Debido a las condiciones climáticas adversas se teme que luchar contra los nuevos focos sea aún más complicado.
Brújula Digital|EFE|19|01|26|
El ministro de Seguridad Pública, Luis Cordero, elevó este lunes a 19 el número de personas fallecidas a causa de los graves incendios forestales que azotan las regiones de Ñuble y el Biobío (al sur del país), donde los efectivos de bomberos y protección civil aún luchan contra las llamas en condiciones naturales adversas, con fuerte calor e intensos vientos.
En una rueda de prensa, el ministro ha recalcado que la principal preocupación reside en evitar nuevos focos de propagación, debido a que las condiciones climáticas en la zona siguen siendo especialmente complicadas.
"Dadas las condiciones climáticas, nuevos focos podrían hacer más complejos los incendios activos en la actualidad. Las personas no deben ejecutar acciones que puedan dar inicio a la propagación de incendios. Eso supone cuestiones domésticas como no encender basura a evitar conductas negligentes", alertó Cordero.
La autoridad aprovechó el nuevo balance de la situación para agradecer el comportamiento de los ciudadanos y anunciar que no ha habido detenidos por saltarse el toque de queda impuesto para garantizar el buen funcionamiento de los equipos de emergencia.

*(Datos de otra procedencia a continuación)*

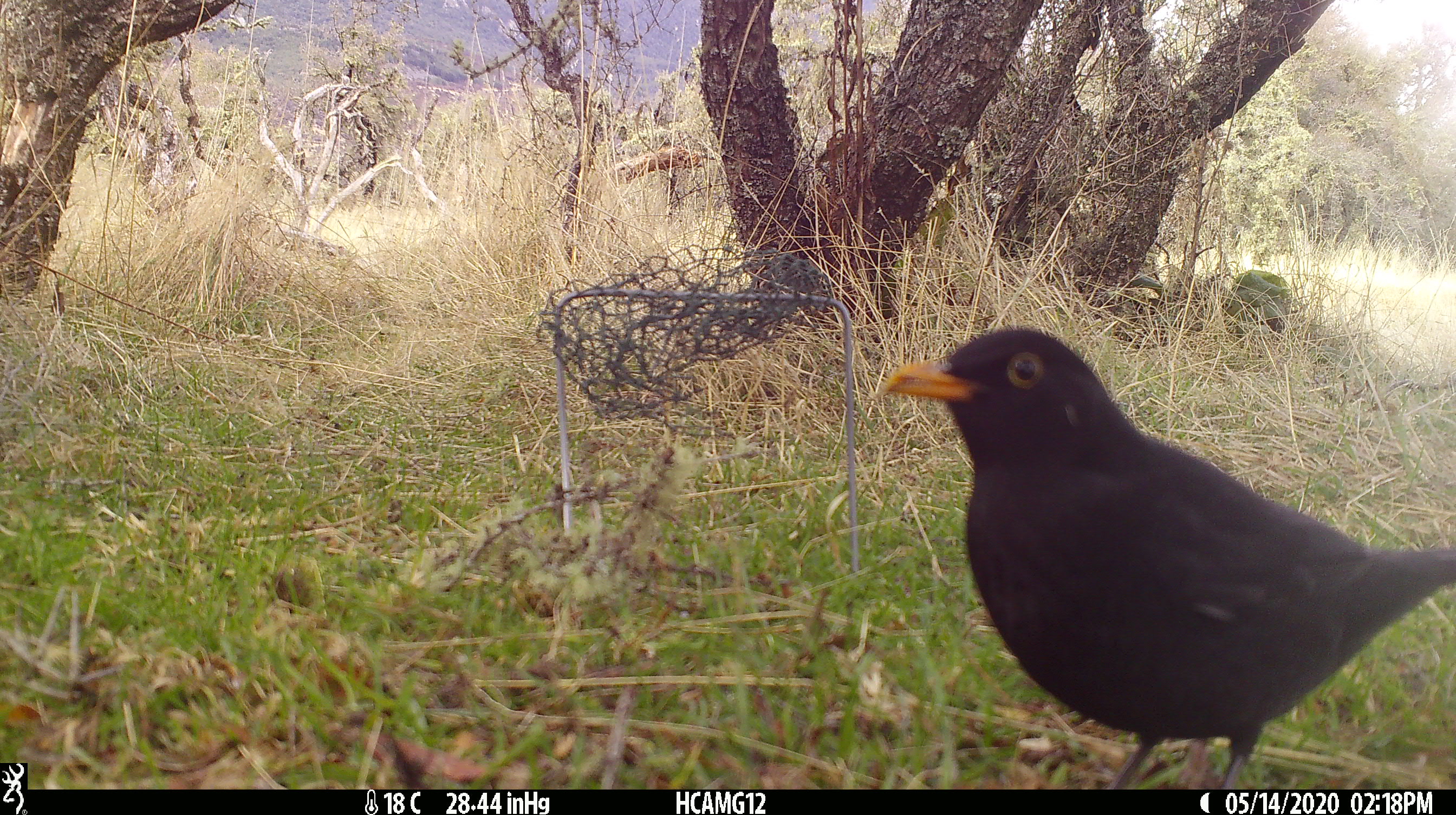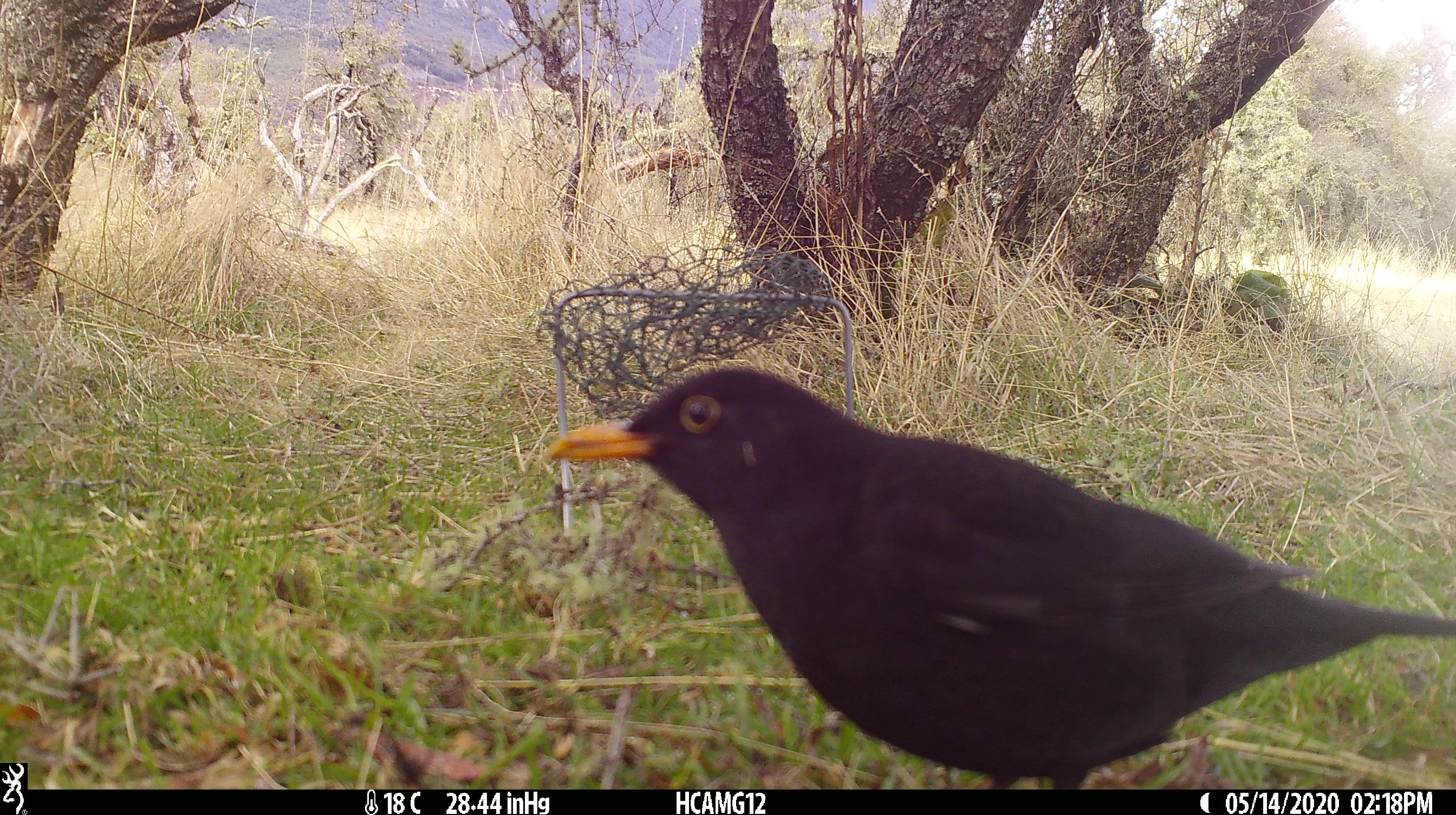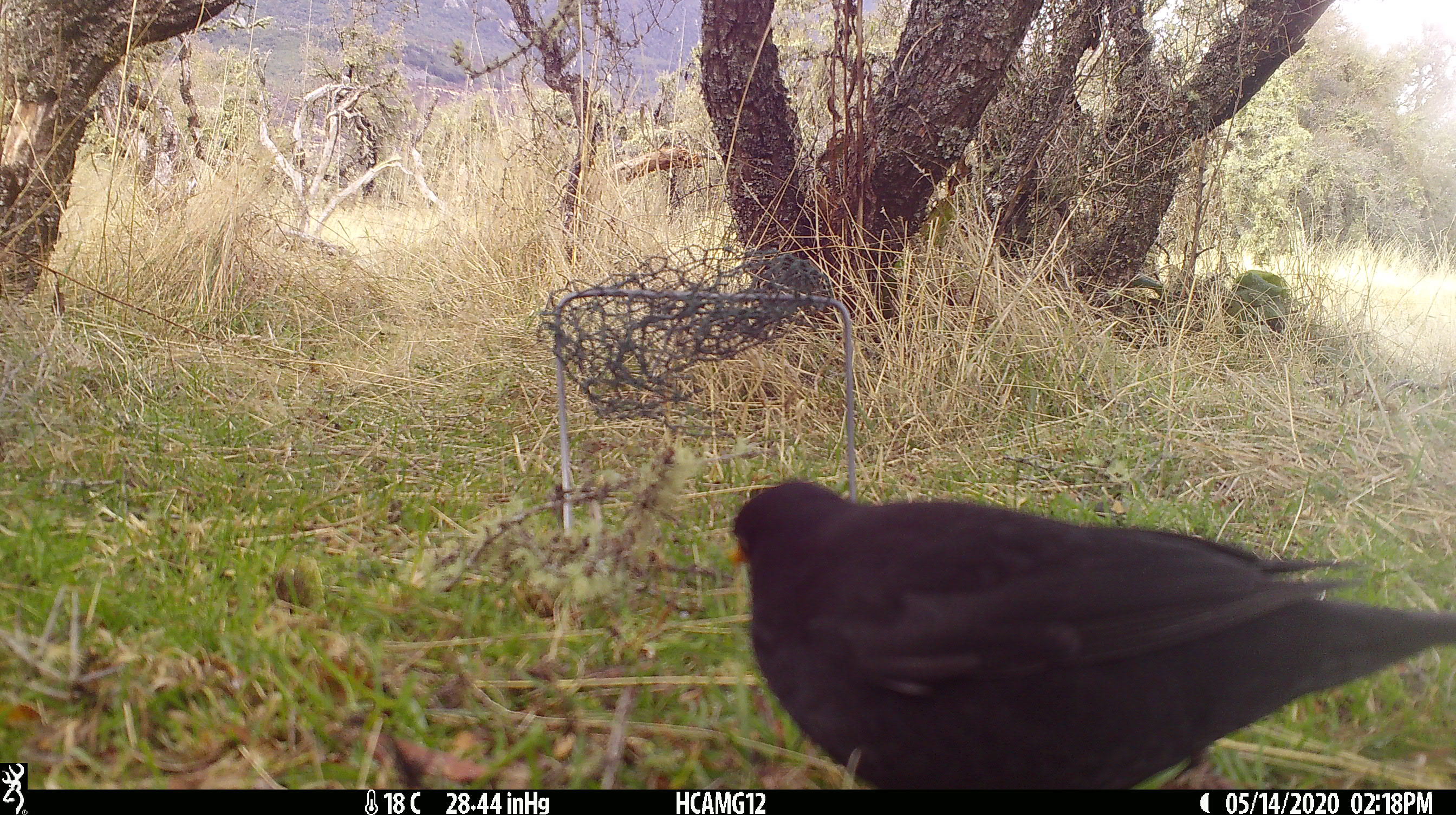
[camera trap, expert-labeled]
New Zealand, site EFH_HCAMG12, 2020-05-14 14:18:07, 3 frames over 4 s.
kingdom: Animalia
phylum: Chordata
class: Aves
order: Passeriformes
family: Turdidae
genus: Turdus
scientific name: Turdus merula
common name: eurasian blackbird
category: blackbird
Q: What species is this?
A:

"En la noche de ayer, el toque de queda provocó efectos importantes para el funcionamiento de las operaciones por parte de las instituciones. No tuvimos detenidos por infracciones al toque de queda. Por el contrario, las personas desplazadas y los funcionarios desplazadas todos ellos fueron en el contexto de traslado por razones de emergencia", afirmó.

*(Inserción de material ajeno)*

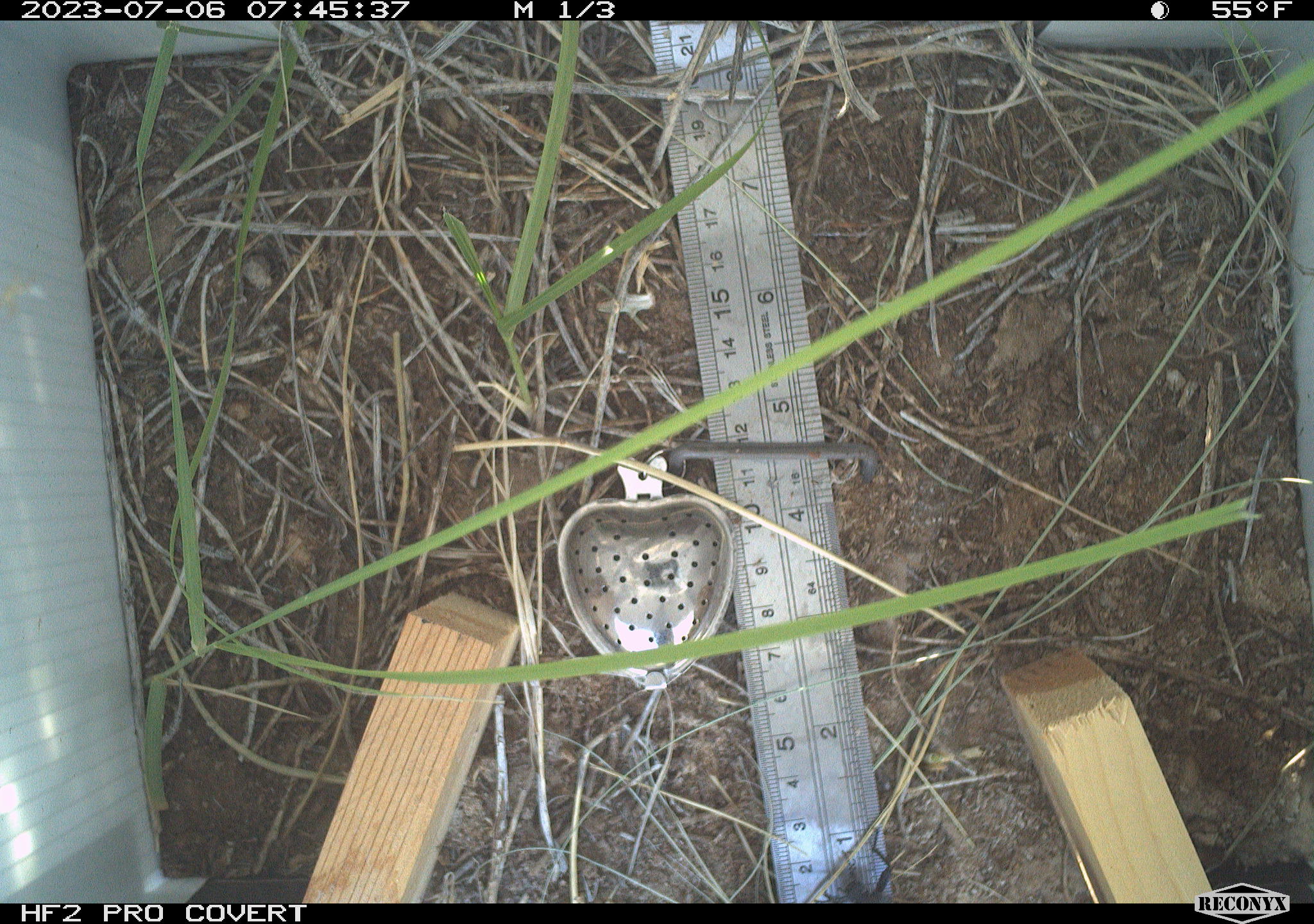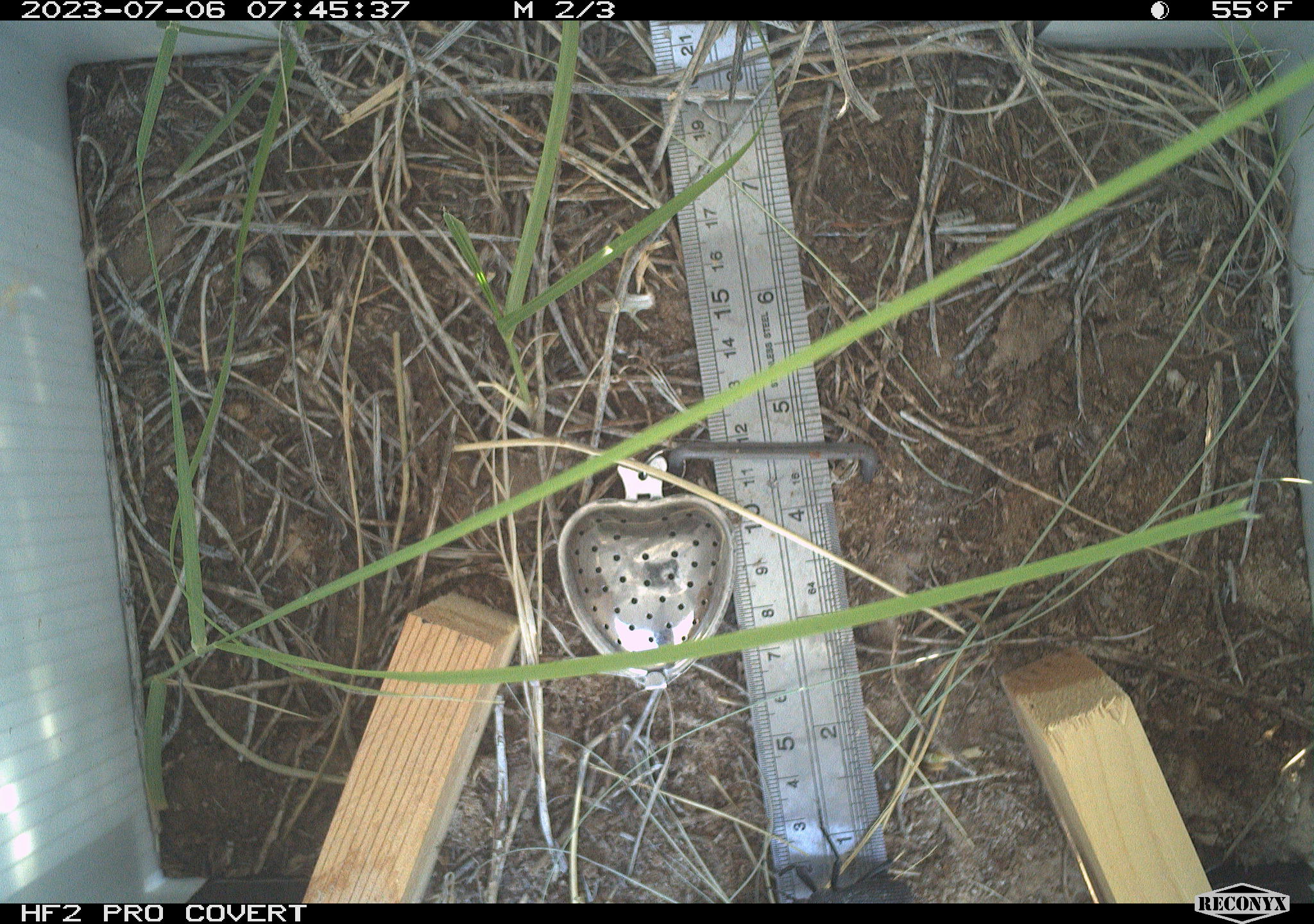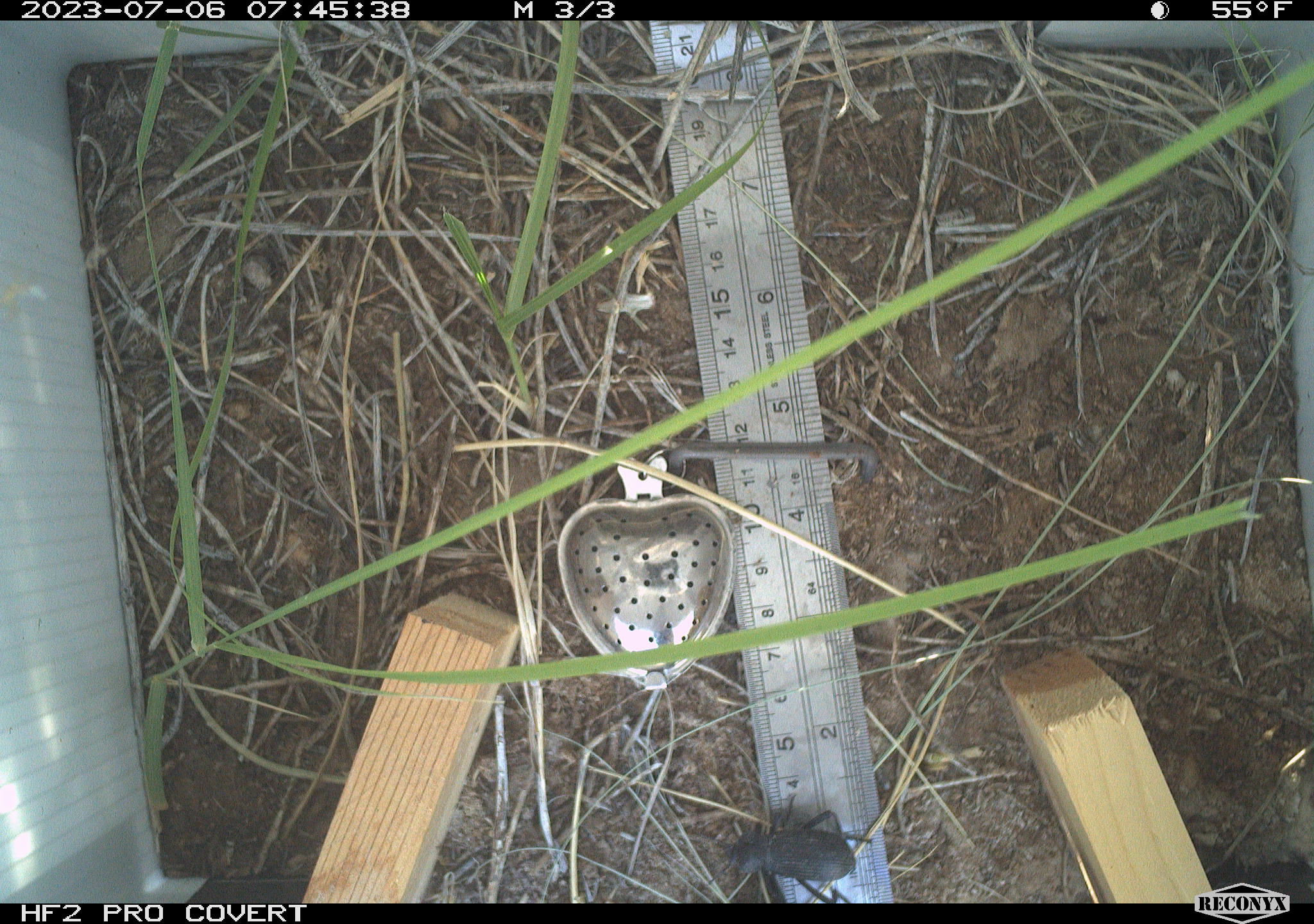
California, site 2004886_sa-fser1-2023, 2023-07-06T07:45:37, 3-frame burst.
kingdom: Animalia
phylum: Arthropoda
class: Insecta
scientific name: Insecta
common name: insect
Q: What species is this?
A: Insect (Insecta).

Tampoco sucedieron saqueos o irregularidades como las que acaecieron en la región dos noches atrás.
La directora nacional de Servicio Nacional de Prevención y Respuesta ante Desastres, Alicia Cebrián, ha recordado que "los incendios siguen activos" y "los más importantes no están controlados aún" así como que podrían reactivarse algunos focos, por lo que ha demandado mantener la "situación de emergencia" y la colaboración ciudadana.
Los incendios, cuyo origen está en investigación entre sospechas de que fueron provocados, han consumido ya más de 20.000 hectáreas y causado más de 15.000 damnificados.